Dentro, los muertos vagan aún por las escalerillas estrechas y los vastos salones de corte. Hay de pronto muestras de grandeza brutal mística o guerrera que desdicen del alcázar propiamente dicho. Por ejemplo, la puerta dovelada del siglo XIII, entre dos cubos bajo matacán y saeteras que se conservan como el primer día. Esa puerta es anterior al alcázar, que se construyó más tarde para albergar a las diputaciones del Reino (es decir, de los tres reinos), las mismas que en Caspe, luego, celebraron la asamblea famosa y acordaron el no menos famoso compromiso. Documentos firmados con el refrendo de la espada y el puñal en el Cinto y con una letra vacilante y graciosamente iletrada.
Es más viejo y misterioso el recinto recatado de la capilla. En ella se cometieron deslealtades sangrientas, y los viejos curas de mula y parasol, que antes fueron de rocín y, adarga, se veían y se deseaban para dar absoluciones a tanto notable granuja. De ellos vienen casi todos los pobladores de Alcannit, que gracias a la paz y a la buena vida de los valles aceiteros, han prosperado en salud, moral y en buenas y civiles virtudes de vecindad.
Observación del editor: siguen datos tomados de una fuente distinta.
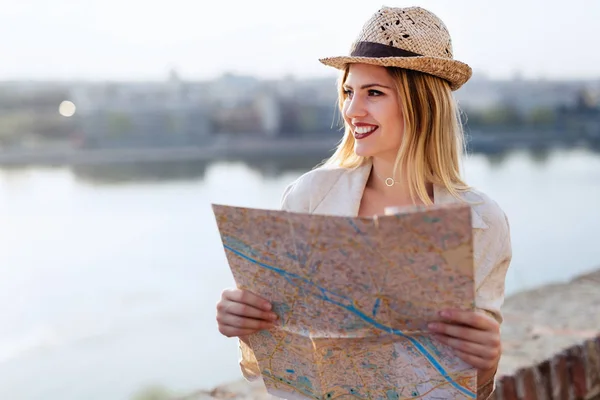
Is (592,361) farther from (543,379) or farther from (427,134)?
(427,134)

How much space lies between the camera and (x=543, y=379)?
5.54 ft

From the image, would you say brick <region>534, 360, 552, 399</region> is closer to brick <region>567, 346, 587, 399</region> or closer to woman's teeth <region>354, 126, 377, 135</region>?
brick <region>567, 346, 587, 399</region>

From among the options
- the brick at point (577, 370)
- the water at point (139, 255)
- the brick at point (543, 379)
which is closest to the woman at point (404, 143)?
the brick at point (543, 379)

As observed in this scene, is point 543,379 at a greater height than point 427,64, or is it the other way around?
point 427,64

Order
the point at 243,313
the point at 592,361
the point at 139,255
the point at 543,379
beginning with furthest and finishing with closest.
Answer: the point at 139,255 → the point at 592,361 → the point at 543,379 → the point at 243,313

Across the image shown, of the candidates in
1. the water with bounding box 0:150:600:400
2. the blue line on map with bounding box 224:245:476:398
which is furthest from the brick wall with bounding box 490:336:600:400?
the water with bounding box 0:150:600:400

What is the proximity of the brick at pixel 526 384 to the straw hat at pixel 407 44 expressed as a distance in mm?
909

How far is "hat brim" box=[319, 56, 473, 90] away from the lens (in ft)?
3.32

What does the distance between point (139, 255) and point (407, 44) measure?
23.5 m

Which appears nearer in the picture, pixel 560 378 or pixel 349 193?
pixel 349 193

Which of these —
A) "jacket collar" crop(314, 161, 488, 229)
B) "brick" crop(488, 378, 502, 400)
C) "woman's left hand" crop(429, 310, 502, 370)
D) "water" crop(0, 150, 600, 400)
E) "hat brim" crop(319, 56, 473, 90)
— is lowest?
"water" crop(0, 150, 600, 400)

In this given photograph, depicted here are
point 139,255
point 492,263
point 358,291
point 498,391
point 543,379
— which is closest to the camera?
point 358,291

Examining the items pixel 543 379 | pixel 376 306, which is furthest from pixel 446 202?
pixel 543 379

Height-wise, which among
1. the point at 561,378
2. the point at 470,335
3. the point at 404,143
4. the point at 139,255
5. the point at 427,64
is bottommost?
the point at 139,255
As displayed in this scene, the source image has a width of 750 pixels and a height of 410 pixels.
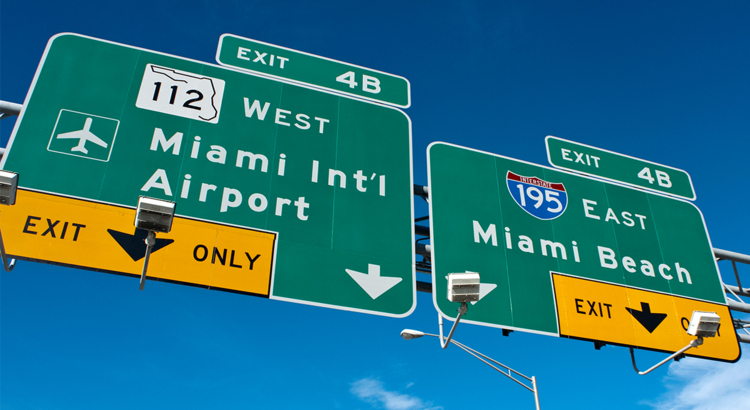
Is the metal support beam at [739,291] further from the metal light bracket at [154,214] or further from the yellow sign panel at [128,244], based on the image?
the metal light bracket at [154,214]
En tiempo de guerras la violencia, la astucia y la perfidia son inevitables. Lo que es pecado en la paz, es virtud, o al menos necesidad, en la guerra. Los hechos de sangre se celebran con alegría:
Míralo por dónde viene
el infante vengador,
caballero a la jineta
en un potro corredor,
ensangrentada la mano
de la sangre de un traidor
y en la otra, enristrado
un venablo cortador…
Los Lunas del lado de Pepe Garcés eran parientes de don Martín. No se saca grande gloria siendo descendiente de aquellos tipos reñidores toscos, incultos y ambiciosos que vivían del sudor de los pobres y que no dejaron en la historia sino piedras labradas y sepulturas. Pero son los únicos testimonios que nos quedan del pasado y no estimamos su parentesco por grandeza, sino por lejanía comprobada, es decir, por una dimensión poética.
Mediodía era por filo
las doce daba el reló
comiendo está con los suyos
el infante de Aragón…
Como ha dicho Pepe Garcés, son los Luna gente ganadera y de montaña. Probablemente vienen de los que fueron degollados en cadalsos o sitiados en castillos. En aquella ciudad del Bajo Aragón se encontraba Pepe trabajando como mancebo de botica otra vez y pensando en Valentina, que veraneaba con su madre en las alturas pirenaicas.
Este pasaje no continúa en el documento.